Article ▸
::::

Racist stereotypes stopping black and ethnic minority victims of child sexual abuse receiving help, report finds

Racist stereotypes may be stopping black and ethnic minority victims of child sexual abuse receiving help, a report has found.

Research commissioned by the Independent Inquiry into Child Sexual Abuse (IICSA) warned that misconceptions about what is “normal” in some cultures could be leading to abuse going unrecognised or professionals taking no action.

“The broader context of racism in society can make it harder for individuals in ethnic minority communities to speak up about child sexual abuse out of concern for reinforcing negative stereotypes,” said a report released on Thursday.

“In addition, this can lead to institutions and professionals failing to intervene for fear of being labelled ‘racist’.”

Research conducted with the Race Equality Foundation analysed the experiences of more than 80 people, including victims and survivors, from a range of ethnic minority communities.

::::

Extracted records ▸
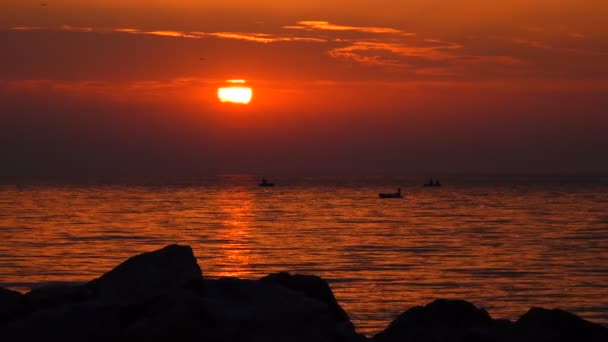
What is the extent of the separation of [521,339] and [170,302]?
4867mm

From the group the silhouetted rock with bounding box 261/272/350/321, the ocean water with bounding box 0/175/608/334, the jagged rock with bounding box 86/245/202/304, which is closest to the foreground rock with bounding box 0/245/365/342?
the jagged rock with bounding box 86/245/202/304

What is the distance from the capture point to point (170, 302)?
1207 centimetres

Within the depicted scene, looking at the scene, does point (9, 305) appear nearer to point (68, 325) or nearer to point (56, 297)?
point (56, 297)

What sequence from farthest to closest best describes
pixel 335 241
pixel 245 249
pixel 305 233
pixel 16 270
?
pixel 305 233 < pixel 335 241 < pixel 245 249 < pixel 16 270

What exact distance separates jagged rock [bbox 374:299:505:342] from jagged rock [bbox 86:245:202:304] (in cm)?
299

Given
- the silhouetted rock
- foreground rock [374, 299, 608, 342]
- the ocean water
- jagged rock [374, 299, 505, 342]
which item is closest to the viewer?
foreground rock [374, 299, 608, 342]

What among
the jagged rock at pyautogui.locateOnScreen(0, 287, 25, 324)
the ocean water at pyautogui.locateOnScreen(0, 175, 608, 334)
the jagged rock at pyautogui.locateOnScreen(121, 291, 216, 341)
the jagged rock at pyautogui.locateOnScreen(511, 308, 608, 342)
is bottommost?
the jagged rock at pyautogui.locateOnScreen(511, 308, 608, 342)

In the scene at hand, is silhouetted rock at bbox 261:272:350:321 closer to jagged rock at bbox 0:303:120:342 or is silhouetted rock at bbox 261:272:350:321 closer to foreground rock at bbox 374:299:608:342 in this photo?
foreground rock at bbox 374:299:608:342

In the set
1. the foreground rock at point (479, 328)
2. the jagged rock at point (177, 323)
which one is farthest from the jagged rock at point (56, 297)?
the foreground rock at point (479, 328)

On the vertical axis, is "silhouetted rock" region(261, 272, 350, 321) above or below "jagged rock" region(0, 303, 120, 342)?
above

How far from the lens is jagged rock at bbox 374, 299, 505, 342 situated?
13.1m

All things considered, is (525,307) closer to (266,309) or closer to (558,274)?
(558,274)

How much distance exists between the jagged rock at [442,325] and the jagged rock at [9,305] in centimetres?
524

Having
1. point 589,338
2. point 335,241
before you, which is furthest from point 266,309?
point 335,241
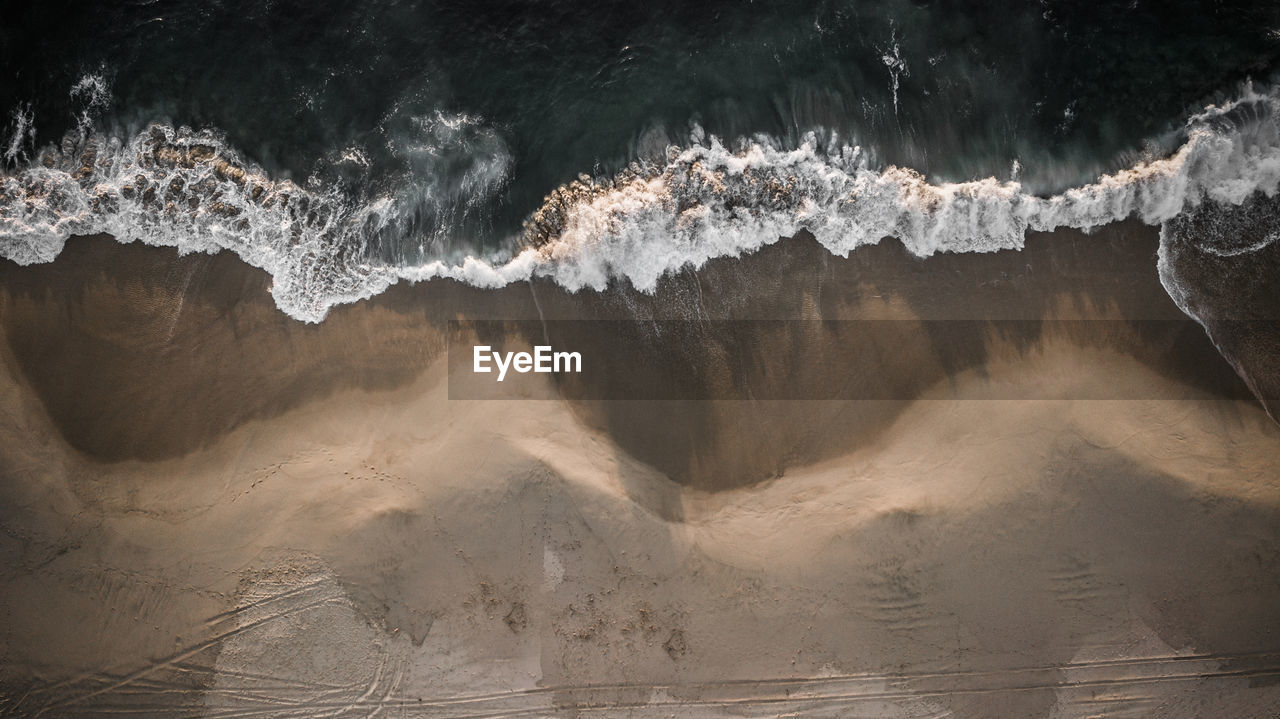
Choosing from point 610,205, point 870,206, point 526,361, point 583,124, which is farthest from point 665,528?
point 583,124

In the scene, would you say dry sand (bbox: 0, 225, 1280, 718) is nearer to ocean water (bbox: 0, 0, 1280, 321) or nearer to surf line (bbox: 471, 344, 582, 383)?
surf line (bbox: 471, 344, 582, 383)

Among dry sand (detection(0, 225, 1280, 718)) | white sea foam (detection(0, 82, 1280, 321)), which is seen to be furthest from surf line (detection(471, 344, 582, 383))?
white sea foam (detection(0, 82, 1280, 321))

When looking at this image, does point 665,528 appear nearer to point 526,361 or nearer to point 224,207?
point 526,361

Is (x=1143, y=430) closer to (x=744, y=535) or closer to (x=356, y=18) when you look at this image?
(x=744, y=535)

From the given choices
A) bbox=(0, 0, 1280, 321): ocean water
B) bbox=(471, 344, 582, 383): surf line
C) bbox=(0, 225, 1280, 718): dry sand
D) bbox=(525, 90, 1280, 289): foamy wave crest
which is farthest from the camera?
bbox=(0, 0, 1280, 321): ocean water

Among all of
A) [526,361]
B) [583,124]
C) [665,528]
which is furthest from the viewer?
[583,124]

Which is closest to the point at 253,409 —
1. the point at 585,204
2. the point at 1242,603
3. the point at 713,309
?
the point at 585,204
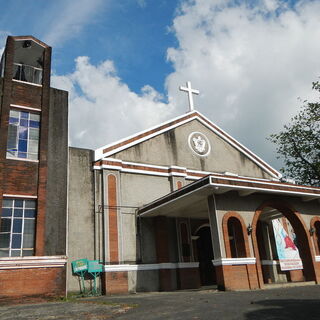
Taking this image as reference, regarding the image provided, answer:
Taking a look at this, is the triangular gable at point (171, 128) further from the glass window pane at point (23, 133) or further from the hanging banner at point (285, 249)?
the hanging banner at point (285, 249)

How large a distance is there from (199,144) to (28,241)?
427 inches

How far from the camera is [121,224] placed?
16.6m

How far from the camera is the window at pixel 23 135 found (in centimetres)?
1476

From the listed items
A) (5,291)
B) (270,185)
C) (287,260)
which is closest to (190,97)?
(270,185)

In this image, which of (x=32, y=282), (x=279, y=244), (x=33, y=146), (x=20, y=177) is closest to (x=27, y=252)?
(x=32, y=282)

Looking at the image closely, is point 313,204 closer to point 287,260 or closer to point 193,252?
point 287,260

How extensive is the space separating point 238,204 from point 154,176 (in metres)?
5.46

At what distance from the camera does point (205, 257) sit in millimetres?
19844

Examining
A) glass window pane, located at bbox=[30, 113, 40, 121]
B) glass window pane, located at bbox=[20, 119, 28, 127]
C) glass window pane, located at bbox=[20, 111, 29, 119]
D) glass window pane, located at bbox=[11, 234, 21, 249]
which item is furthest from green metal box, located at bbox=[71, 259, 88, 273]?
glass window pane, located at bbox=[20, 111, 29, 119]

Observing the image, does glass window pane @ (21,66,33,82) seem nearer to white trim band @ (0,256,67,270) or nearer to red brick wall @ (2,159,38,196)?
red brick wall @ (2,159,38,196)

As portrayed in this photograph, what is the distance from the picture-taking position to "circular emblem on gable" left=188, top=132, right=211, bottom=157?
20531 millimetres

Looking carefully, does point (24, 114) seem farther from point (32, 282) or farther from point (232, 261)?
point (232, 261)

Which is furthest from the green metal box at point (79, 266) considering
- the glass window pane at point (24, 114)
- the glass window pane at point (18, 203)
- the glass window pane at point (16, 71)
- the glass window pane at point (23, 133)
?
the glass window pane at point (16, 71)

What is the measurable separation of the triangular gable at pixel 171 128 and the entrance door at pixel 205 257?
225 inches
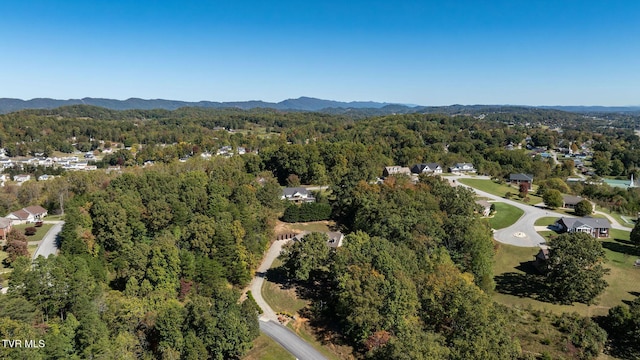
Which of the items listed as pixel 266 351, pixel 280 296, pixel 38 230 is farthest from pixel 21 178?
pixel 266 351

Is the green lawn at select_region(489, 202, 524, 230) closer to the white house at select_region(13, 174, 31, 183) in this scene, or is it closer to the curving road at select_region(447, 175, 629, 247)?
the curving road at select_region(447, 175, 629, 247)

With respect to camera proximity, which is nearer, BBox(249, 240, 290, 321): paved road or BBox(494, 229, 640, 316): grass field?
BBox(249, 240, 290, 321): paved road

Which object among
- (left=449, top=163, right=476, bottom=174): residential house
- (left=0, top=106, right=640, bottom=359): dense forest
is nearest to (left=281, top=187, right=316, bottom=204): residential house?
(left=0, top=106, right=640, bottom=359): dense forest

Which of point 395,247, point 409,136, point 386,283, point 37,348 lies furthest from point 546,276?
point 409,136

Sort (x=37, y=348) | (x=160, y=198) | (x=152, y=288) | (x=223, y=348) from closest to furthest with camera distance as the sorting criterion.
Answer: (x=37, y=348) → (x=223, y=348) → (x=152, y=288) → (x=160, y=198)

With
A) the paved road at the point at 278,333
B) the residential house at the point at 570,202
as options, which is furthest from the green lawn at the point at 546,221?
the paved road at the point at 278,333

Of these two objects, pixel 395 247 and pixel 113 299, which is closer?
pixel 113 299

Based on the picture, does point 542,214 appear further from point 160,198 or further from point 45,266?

::::

Written instruction 1 ▸ According to the article, with which organization was the research conducted?
Written instruction 2 ▸ Rewrite everything in the entries from the line containing "Of these two" down to the final line of the entries, including the entries' own wording. Multiply each coordinate given in an answer by 0.95 and round to whole numbers, with halves rounded up.

Full solution 1 ▸ The Race Equality Foundation.

Full solution 2 ▸
Of these two objects, pixel 395 247 and pixel 113 299, which is closer?
pixel 107 284

Based on the picture, does point 542,214 appear further from point 160,198 or further from point 45,266?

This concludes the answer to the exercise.